I took a look and was surprised to find the collected works of Duns Scotus. “It’s not a Bible,” I said. “These are writings by the monk this hotel is named after.”

“That’s weird, naming a hotel after a monk.”

I scanned the chronology at the front of the book, to get my dates straight. “He was a Franciscan who lived in the thirteenth century,” I said, as if that made everything clear.

“Oh, I get it. San Francisco. Franciscan.”

Apparently, clear enough.

A few minutes later, I sent Maddie off with a group who came to the door. I felt sure she’d enjoy the special kids’ program, which started with an evening of swimming in the hotel pool, more than a cocktail party with middle-aged men and women and their teachers.

“Here it is,” Rosie said, still concentrating on her outfit. “The final touch.”

She’d added the pièce de résistance-the sparkling (allegedly) emerald and diamond bracelet that (also allegedly) David had sent. Why was I being such a skeptic? I wondered, and chided myself at my lack of romantic spirit. I needed to bolster my friend.

“You look lovely, Rosie,” I said, reinforcing my earlier compliment. “And the bracelet is gorgeous.”

That wasn’t so hard.

One last tug on her dress, a puff up of her chestnut bob, and Rosie and I left the room. I felt as nervous as she did, hoping the evening wouldn’t end in disaster for my friend.

We might have been in an elegant San Francisco hotel, but the decorations at the cocktail party were 100 percent Lincoln Point. We could have been entering the Abraham Lincoln High School gym-the official maroon-and-gold school banner was draped above the portable bar of the converted meeting room; small gold napkins with a maroon silhouette of Honest Abe lay on the high tables.

We picked up our name badges, entered the room, and walked along the edges, where several large easels held poster-size collages of photos of the reunion class. The snapshots were interspersed with ALHS pennants, ticket stubs, and graduation tassels. Here and there on narrow pedestals were large sports trophies that on every other day resided in cases in the halls of ALHS.

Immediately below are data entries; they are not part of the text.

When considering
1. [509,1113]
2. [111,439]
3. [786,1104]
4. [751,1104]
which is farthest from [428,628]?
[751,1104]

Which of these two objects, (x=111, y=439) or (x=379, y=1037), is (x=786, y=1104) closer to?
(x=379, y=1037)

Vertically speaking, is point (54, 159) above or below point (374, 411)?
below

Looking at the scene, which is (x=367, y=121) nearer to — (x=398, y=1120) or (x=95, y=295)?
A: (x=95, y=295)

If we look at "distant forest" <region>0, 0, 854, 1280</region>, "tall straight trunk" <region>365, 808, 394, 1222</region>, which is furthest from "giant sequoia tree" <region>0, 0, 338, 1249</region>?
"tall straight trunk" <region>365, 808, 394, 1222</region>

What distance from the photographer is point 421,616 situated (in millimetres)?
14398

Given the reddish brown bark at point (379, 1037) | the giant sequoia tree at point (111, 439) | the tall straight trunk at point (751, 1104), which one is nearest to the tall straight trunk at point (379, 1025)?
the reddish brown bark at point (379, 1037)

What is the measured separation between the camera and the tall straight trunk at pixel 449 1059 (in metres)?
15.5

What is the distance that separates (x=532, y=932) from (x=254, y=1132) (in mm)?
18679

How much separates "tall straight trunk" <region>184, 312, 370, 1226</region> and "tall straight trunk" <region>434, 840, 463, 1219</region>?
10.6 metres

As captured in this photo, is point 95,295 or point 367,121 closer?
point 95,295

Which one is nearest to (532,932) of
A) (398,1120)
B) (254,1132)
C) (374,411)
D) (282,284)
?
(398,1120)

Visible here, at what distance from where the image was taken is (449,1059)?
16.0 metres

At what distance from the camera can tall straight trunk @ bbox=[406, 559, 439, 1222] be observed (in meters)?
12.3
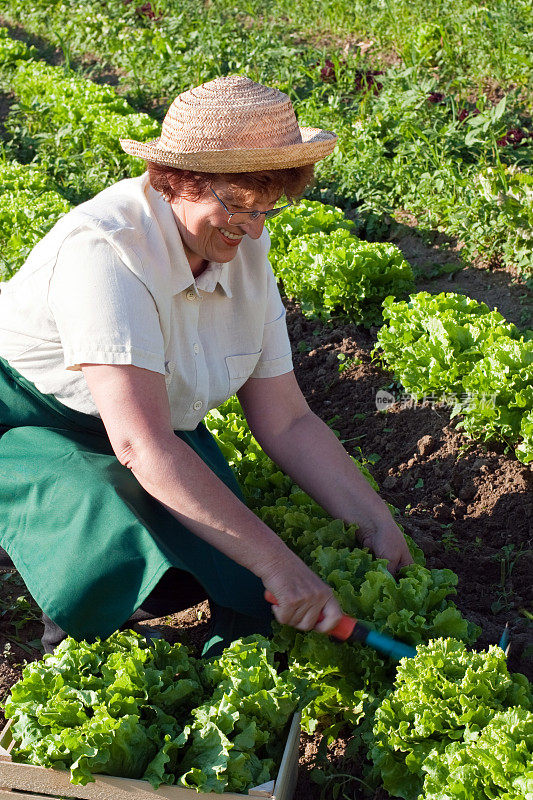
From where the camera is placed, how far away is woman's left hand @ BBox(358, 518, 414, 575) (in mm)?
3211

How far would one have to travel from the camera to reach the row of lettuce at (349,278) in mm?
4332

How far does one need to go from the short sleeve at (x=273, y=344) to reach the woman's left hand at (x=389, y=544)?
681 mm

Rosie quickly found the one with David Bridges’s name on it. I could barely distinguish the football statuettes from those with hockey or bowling stances, let alone determine which position the figures represented, but Rosie knew exactly what was depicted in bronze on David’s trophy.

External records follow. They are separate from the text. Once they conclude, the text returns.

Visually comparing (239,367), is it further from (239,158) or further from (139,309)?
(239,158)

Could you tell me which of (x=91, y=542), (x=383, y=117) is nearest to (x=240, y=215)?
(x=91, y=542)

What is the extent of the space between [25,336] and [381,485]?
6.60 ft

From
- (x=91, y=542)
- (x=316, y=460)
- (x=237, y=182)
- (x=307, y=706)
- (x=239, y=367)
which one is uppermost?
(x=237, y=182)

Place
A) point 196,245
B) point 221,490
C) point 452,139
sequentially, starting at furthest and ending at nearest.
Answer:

“It’s a well-known quarterback pose,” she said.

I knew for a fact that Rosie hadn’t been to or watched a football game of any kind since she cheered for David on the ALHS field.

As a miniaturist and former teacher, I suffered from two occupational hazards: giving close scrutiny to even the most casual crafts project, and forgetting that I was no longer responsible for giving grades. This evening, though no one asked, I assigned no more than a C-plus to the decorations. The posters especially were crudely done, with evidence of a bad glue job congealed around the sides of the objects, which in their turn were affixed to the cheapest cardboard sold at a crafts store.

My judgmental attitude came to a halt when I found myself in front of a memorial board with yearbook photographs of the nine class members who had died in the intervening years. I looked at each face and saw a lively teenager cut short in life’s journey. Just as parents didn’t expect to outlive their children, teachers assumed their students would carry what they learned long into the future.